Es bien conocido el artículo que Ortega escribió a comienzos de 1919 sobre un caso de caciquismo en Granada. Se refería a una insurrección popular contra el cacique liberal llamado La Chica que concluyó con un estudiante muerto a tiros de la Guardia Civil. El filósofo, que a la hora de las comparaciones no siempre alcanzaba la exquisitez, recordó que el último rey nazarí se llamó Boabdil El Chico y llegó a la conclusión de que, en realidad, pese a lo que dijeran los libros de historia, Granada seguía ocupada por la morisma. Su antiguo monarca se había transfigurado en Boabdil La Chica, quien no ejercía el califato, sino una especie de "vampirato" cuyo principal inconveniente era convertir sacrosantos principios, como la igualdad ante la ley y la racionalidad en la contratación pública, en pura filfa, "vocablos sin sentido". Y Ortega concluía que ésa debía ser la razón por la que las Torres Bermejas recibían su nombre. Les avergonzaba el espectáculo que veían, "al señor La Chica como rey incircunciso de Granada la bella". Ochenta años después parecemos destinados a despedir el siglo con idéntico rubor. Si la década de los noventa se ha caracterizado en la política democrática de todo el mundo por la corrupción, en España eso ha sido muy evidente. Empezamos con Juan Guerra y parecemos concluir con un tal Peñalosa, a quien no le gustará la comparación, pero debe hacerse a la idea de que ya le anda rondando. Muchos han señalado los paralelismos entre los partidos, a modo de reacción pavloviana, en el modo de actuar ante las acusaciones. Es cierta: se han basado en resistir a ultranza primero y en cambiar luego su criterio por interés propio.

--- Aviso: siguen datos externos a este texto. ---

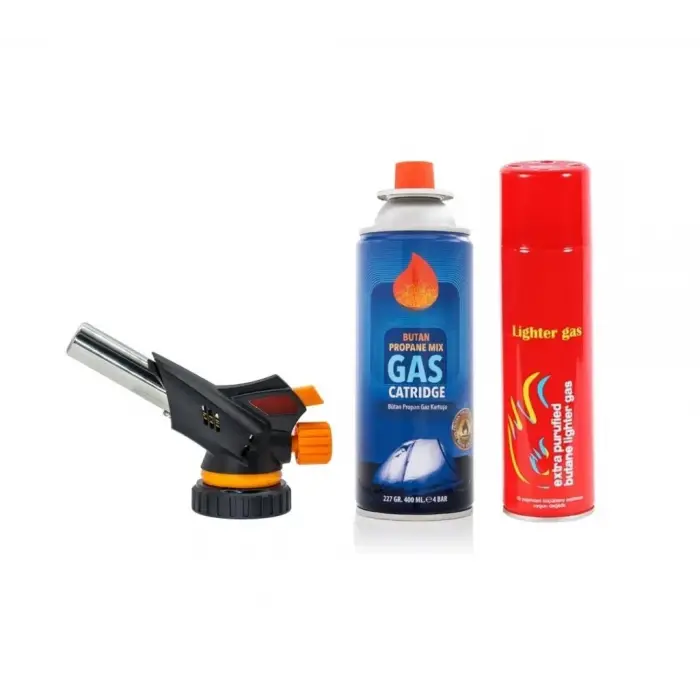 1300 Derece Profesyonel Pürmüz Çakmak Ws-509c Kafa Çakmak Bx40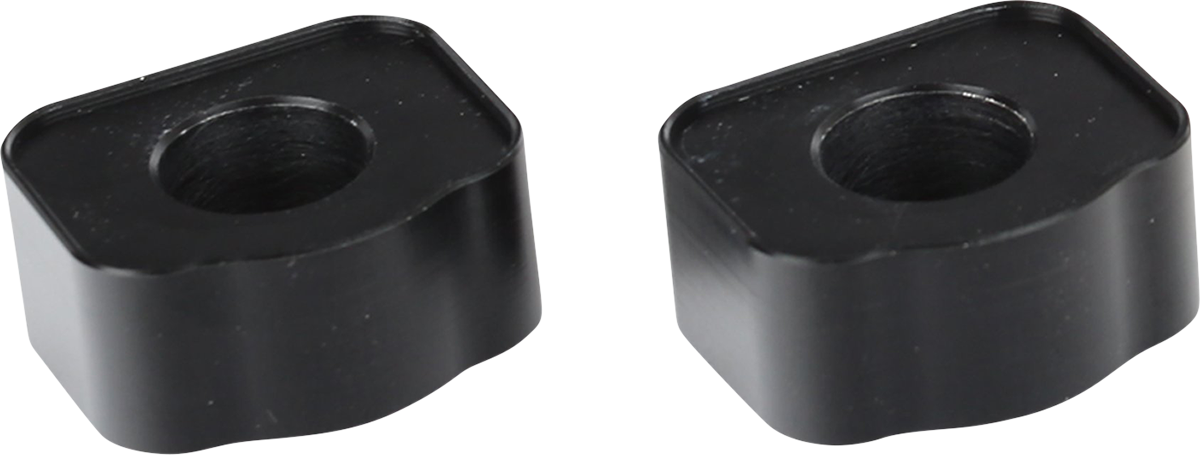 THRASHIN SUPPLY CO. Riser Extensions - 1/2" - Black TSC-9800-1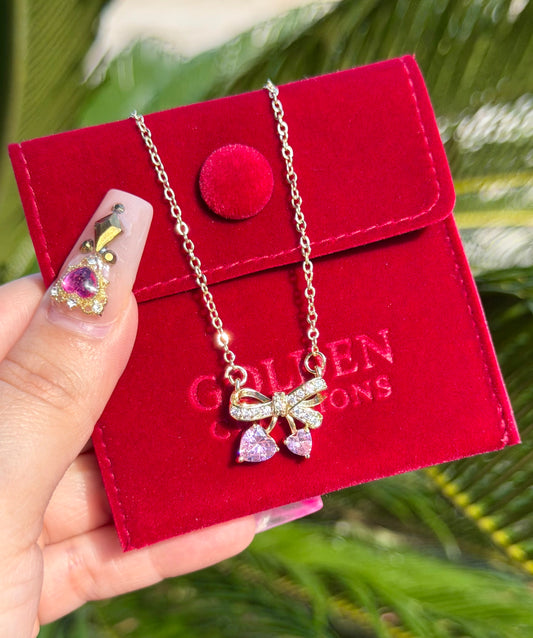 Lazo de Amor Necklace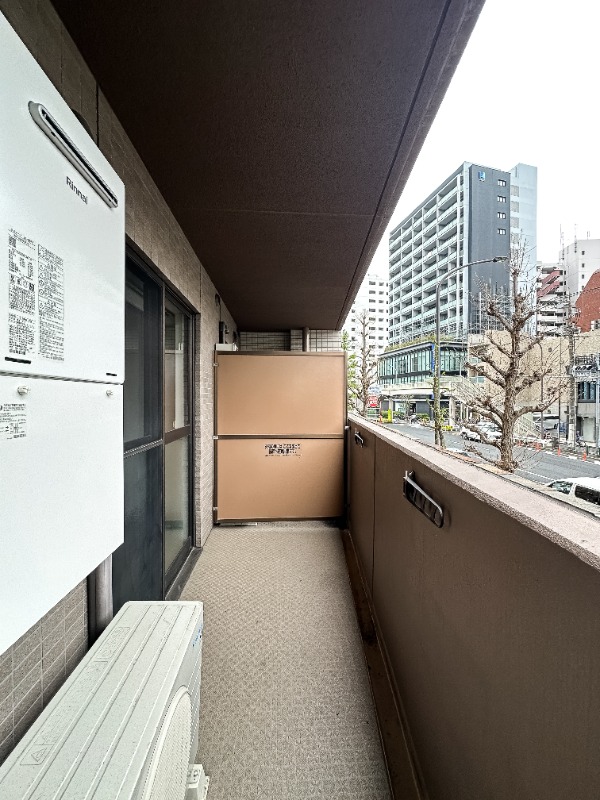 ＦＯＲＥＳＴＡ戸越銀座2階 バルコニー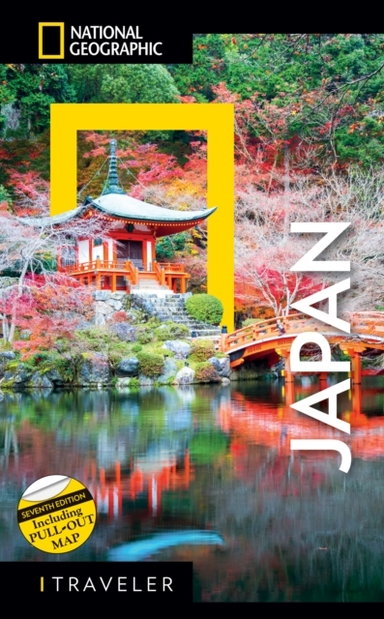National Geographic Traveler Japan 7Th Edition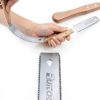 RUITOOL Japanese Hand Saw 6 Inch Double Edge Sided Pull Saw Ryoba SK5 Flexible Blade 14/17 TPI Flush Cut Beech Handle Wood Saw for Woodworking Tools-1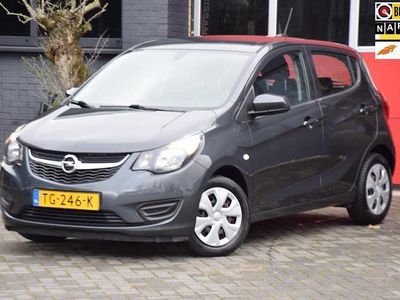 Grijs Occasion 2018 Opel Karl Edition Hatchback | € 8.500 (Eerlijke prijs)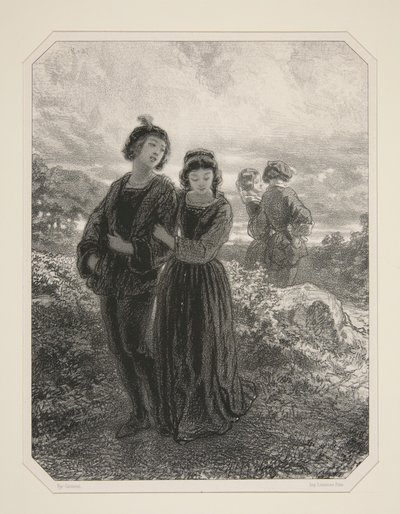 Rosetta da Paul Gavarni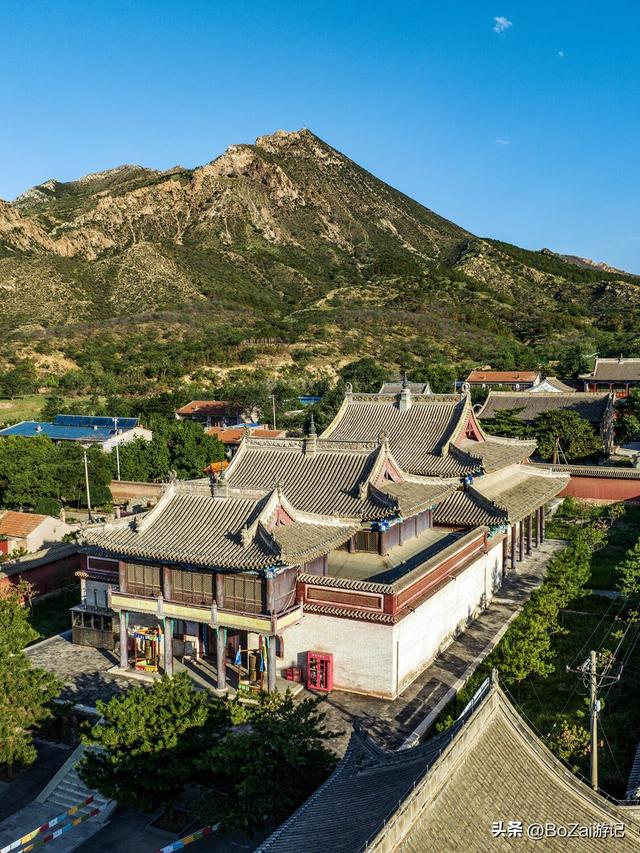 探秘塞外！乌素图召五寺合一，藏着多少神秘故事？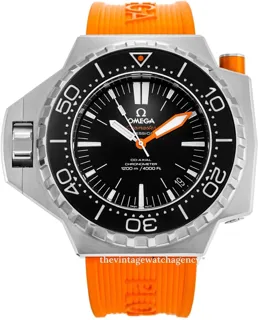 Omega Seamaster PloProf 224.32.55.21.01.002 Stainless steel Black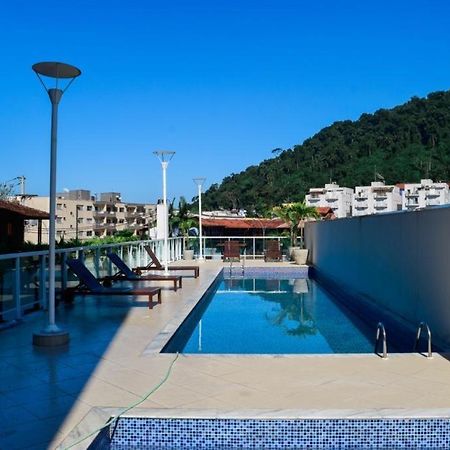 Apartamento Praia Grande Ubatuba Bagian luar foto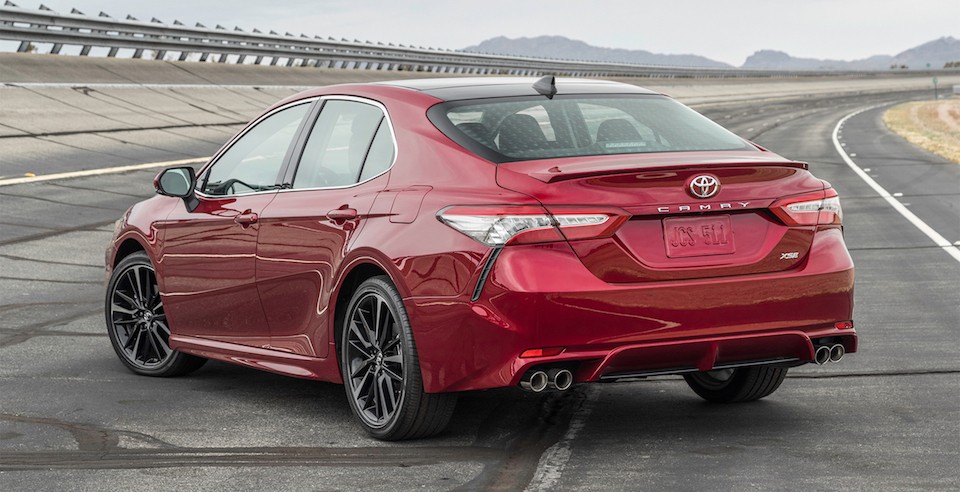 Thị trường - Toyota Camry 2018 sắp 'cập bến' thị trường Việt Nam có gì đặc biệt? (Hình 6).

Pero no vendría mal señalar también las diferencias, no tanto en la reacción misma como en la globalidad del fenómeno. La corrupción del PSOE, curiosa mezcla de tecnocracia y populismo, parece haber sido la de una clase política emergente, acolchada por una mayoría absoluta, convencida de que la única manera de hacer triunfar los sacrosantos principios era tirar por la calle de en medio sin pararse en exquisiteces y propicia a servirse de los instrumentos de la globalización económica. Su pretenciosidad hortera y megalomanía pretendió convertir el tenderete de bricolaje corruptor en algo parecido a una empresa multinacional.

Con el PP da la sensación de que se vuelve a una corrupción más antigua y de sólidas raíces, no por completo ausente en los aledaños del adversario, pero más representativa de tiempos remotos. Parece que haya resucitado Boabdil o, al menos, Boabdil La Chica. Así, en la política reaparece el trueque de favores, la parentela o la cohorte de amiguetes sin apenas cemento ideológico que los una. Como en la época de Unamuno, un político parece un señor que reparte destinos o favores en los contratos a cambio de que los beneficiarios aflojen un poco las correas de su bolsa. Azorín, en Parlamentarismo español, describió al conde de Romanones repartiendo abrazos y sonrisas con una frase en los labios que explica su larga perduración en la vida pública de entonces: "No olvido eso, Mengánez, lo tengo bien presente". Muchos Mengánez parecen haber pululado por la Diputación de Zamora.

Así no se puede seguir, y no sólo porque resulta intolerable para el ciudadano, sino porque incluso constituye un serio peligro para la propia cúspide de la clase política. Por fortuna, no hay ninguna razón, de momento, para culpar directamente a Aznar de nada; las argumentaciones contra Borrell tampoco parecen justificadas porque no se les puede pedir tanto gasto de tiempo en vigilar a los suyos. Ni siquiera al señor Piqué se le pueden hacer reproches legales aunque es dudoso que obtuviera éxito como vendedor de coches de segunda mano. Pero ha llegado un momento en que la forma de tratar la corrupción a base de condescendencia para los propios y "tú más" para el adversario no sólo carece de credibilidad, sino que corroe de forma irremisible al conjunto de la clase política. Algo tendrá que hacer ésta. De momento, ser consciente del peligro de la pasividad. Ya que hemos empezado con una cita andaluza, podemos concluir con otra, la de una coplilla que se lo recordaba hace 60 años a un cacique local: "Ay, Valverde,/ cuando gane/ quien hoy pierde,/ te vamos a poner verde./ Ay, Valverde".